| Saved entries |
#####
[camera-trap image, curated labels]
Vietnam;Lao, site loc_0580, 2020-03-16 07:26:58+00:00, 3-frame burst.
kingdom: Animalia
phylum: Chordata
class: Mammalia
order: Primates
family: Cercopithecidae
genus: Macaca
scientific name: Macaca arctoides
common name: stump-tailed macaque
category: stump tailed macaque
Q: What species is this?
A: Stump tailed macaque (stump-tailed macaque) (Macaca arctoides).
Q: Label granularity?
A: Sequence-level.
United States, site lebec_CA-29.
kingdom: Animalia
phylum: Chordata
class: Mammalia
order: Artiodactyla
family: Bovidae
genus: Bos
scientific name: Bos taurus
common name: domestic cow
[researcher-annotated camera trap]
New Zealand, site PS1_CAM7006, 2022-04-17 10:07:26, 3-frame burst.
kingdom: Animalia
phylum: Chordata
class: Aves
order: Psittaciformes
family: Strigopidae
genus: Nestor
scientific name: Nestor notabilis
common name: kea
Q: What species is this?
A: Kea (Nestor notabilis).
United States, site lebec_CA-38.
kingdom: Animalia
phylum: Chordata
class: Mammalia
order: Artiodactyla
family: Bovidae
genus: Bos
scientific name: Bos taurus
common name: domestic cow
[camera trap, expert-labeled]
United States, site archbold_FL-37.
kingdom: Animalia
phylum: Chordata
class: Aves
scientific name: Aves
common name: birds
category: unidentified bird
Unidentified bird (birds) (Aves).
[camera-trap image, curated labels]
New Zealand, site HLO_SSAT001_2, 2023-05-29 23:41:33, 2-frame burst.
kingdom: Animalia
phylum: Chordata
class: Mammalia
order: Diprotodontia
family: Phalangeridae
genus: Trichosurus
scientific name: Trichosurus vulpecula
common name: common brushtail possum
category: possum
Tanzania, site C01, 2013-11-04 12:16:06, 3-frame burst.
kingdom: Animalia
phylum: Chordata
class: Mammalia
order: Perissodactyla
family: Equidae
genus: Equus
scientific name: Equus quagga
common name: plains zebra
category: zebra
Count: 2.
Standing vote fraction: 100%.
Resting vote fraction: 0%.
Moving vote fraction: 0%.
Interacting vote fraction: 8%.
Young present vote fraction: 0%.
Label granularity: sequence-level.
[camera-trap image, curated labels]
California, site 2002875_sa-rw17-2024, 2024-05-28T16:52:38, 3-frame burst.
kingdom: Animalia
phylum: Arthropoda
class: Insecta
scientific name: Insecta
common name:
#####
| Exercise prompt |
Set down every record once more, exactly as written.

| Written reply |
[camera-trap image, curated labels]
Vietnam;Lao, site loc_0580, 2020-03-16 07:26:58+00:00, 3-frame burst.
kingdom: Animalia
phylum: Chordata
class: Mammalia
order: Primates
family: Cercopithecidae
genus: Macaca
scientific name: Macaca arctoides
common name: stump-tailed macaque
category: stump tailed macaque
Q: What species is this?
A: Stump tailed macaque (stump-tailed macaque) (Macaca arctoides).
Q: Label granularity?
A: Sequence-level.
United States, site lebec_CA-29.
kingdom: Animalia
phylum: Chordata
class: Mammalia
order: Artiodactyla
family: Bovidae
genus: Bos
scientific name: Bos taurus
common name: domestic cow
[researcher-annotated camera trap]
New Zealand, site PS1_CAM7006, 2022-04-17 10:07:26, 3-frame burst.
kingdom: Animalia
phylum: Chordata
class: Aves
order: Psittaciformes
family: Strigopidae
genus: Nestor
scientific name: Nestor notabilis
common name: kea
Q: What species is this?
A: Kea (Nestor notabilis).
United States, site lebec_CA-38.
kingdom: Animalia
phylum: Chordata
class: Mammalia
order: Artiodactyla
family: Bovidae
genus: Bos
scientific name: Bos taurus
common name: domestic cow
[camera trap, expert-labeled]
United States, site archbold_FL-37.
kingdom: Animalia
phylum: Chordata
class: Aves
scientific name: Aves
common name: birds
category: unidentified bird
Unidentified bird (birds) (Aves).
[camera-trap image, curated labels]
New Zealand, site HLO_SSAT001_2, 2023-05-29 23:41:33, 2-frame burst.
kingdom: Animalia
phylum: Chordata
class: Mammalia
order: Diprotodontia
family: Phalangeridae
genus: Trichosurus
scientific name: Trichosurus vulpecula
common name: common brushtail possum
category: possum
Tanzania, site C01, 2013-11-04 12:16:06, 3-frame burst.
kingdom: Animalia
phylum: Chordata
class: Mammalia
order: Perissodactyla
family: Equidae
genus: Equus
scientific name: Equus quagga
common name: plains zebra
category: zebra
Count: 2.
Standing vote fraction: 100%.
Resting vote fraction: 0%.
Moving vote fraction: 0%.
Interacting vote fraction: 8%.
Young present vote fraction: 0%.
Label granularity: sequence-level.
[camera-trap image, curated labels]
California, site 2002875_sa-rw17-2024, 2024-05-28T16:52:38, 3-frame burst.
kingdom: Animalia
phylum: Arthropoda
class: Insecta
scientific name: Insecta
common name:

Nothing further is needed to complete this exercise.